Enregistrements contenus dans un jeu de données
________________________

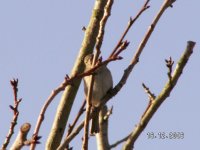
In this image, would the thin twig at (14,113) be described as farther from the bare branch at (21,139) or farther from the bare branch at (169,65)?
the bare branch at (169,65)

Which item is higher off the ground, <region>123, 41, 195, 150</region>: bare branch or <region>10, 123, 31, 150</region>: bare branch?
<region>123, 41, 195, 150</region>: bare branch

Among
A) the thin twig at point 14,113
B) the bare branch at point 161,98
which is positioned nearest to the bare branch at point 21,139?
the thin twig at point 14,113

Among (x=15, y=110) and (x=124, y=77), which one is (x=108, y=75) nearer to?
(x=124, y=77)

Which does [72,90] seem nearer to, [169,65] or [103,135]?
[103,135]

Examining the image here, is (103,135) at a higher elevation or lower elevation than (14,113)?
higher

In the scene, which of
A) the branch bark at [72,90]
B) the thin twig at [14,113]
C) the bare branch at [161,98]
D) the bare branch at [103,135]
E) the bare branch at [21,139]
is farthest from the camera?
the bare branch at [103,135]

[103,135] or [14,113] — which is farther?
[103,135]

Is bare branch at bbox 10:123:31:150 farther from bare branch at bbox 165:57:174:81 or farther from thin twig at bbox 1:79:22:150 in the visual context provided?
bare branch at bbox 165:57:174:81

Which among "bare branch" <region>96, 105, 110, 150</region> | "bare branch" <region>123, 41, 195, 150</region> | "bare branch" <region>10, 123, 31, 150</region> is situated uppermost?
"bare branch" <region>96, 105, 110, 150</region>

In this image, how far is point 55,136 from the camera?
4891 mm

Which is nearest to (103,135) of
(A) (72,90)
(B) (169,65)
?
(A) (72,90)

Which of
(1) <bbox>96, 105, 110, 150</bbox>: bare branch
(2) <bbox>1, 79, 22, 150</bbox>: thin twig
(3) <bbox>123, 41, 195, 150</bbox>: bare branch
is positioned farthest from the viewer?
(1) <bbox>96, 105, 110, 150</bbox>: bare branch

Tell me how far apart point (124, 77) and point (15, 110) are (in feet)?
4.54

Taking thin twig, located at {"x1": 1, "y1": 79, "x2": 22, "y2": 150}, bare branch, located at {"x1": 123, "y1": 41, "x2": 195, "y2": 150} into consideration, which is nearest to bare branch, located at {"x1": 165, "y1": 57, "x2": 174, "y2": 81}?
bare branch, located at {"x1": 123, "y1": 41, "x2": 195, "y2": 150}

________________________

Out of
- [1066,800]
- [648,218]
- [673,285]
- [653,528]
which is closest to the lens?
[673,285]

________________________

**Objectif:** Indiquez combien de lignes des items contiennent le mot « image », en ne donnant que ce nombre.

**Corrigé:** 3